■ Given data:

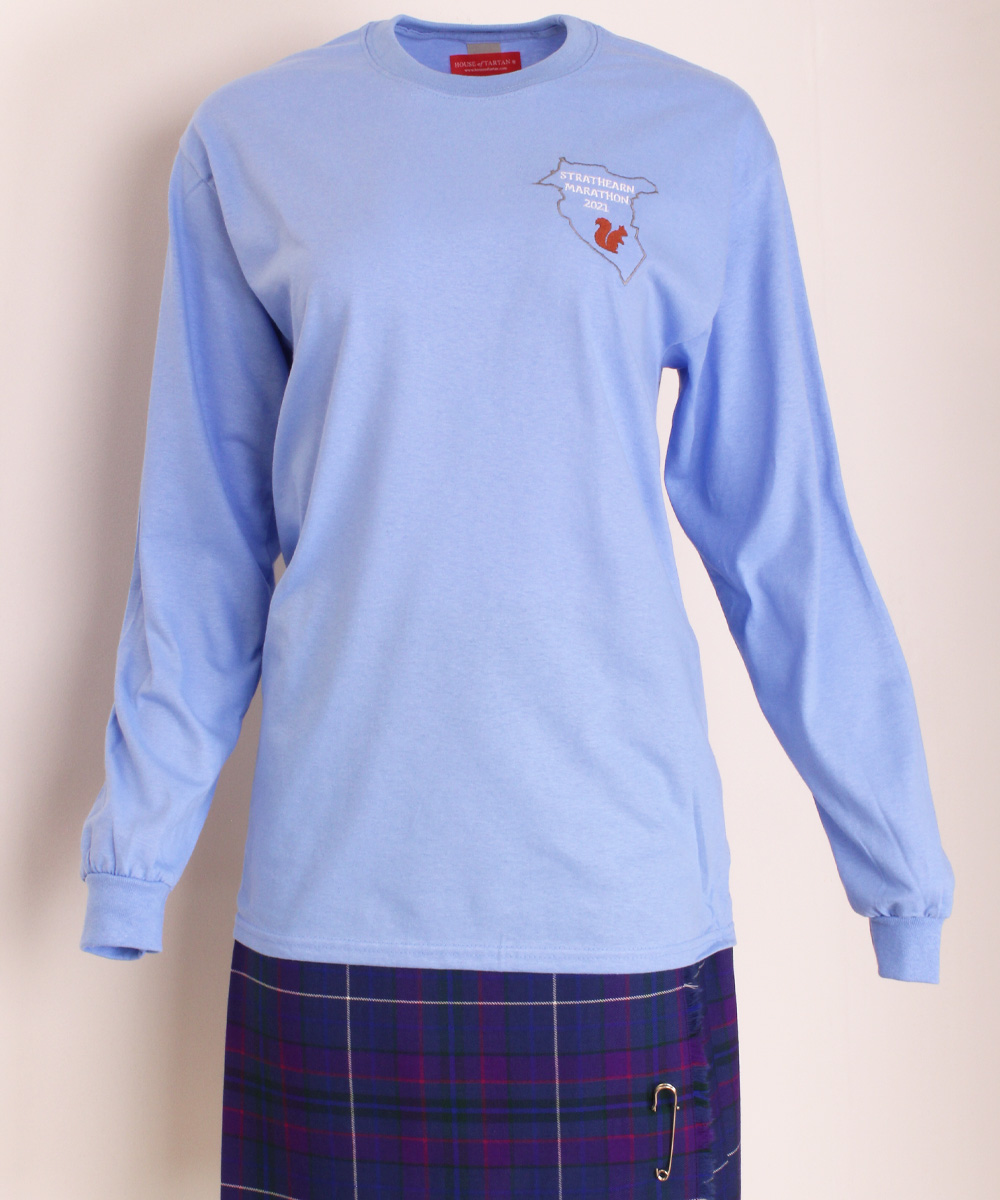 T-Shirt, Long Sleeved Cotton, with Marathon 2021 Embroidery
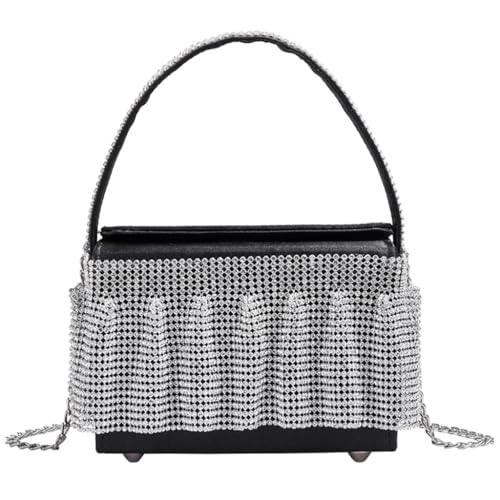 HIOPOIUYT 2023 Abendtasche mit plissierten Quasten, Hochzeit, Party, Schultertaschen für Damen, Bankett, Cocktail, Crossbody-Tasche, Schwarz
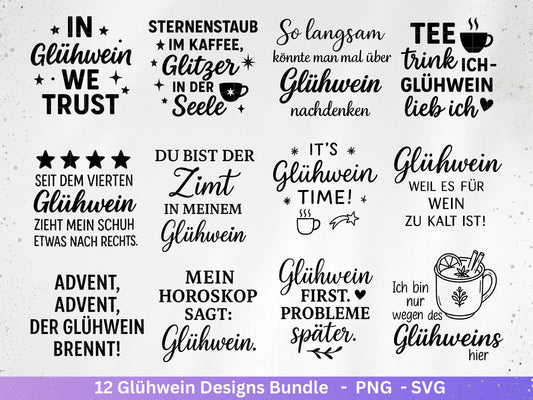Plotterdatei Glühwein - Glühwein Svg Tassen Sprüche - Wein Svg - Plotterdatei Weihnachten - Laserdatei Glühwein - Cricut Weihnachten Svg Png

■ Exercise goal:
Leave the images out and transcribe the rest of the material exactly.

■ Task response:
 T-Shirt, Long Sleeved Cotton, with Marathon 2021 Embroidery
 HIOPOIUYT 2023 Abendtasche mit plissierten Quasten, Hochzeit, Party, Schultertaschen für Damen, Bankett, Cocktail, Crossbody-Tasche, Schwarz
Plotterdatei Glühwein - Glühwein Svg Tassen Sprüche - Wein Svg - Plotterdatei Weihnachten - Laserdatei Glühwein - Cricut Weihnachten Svg Png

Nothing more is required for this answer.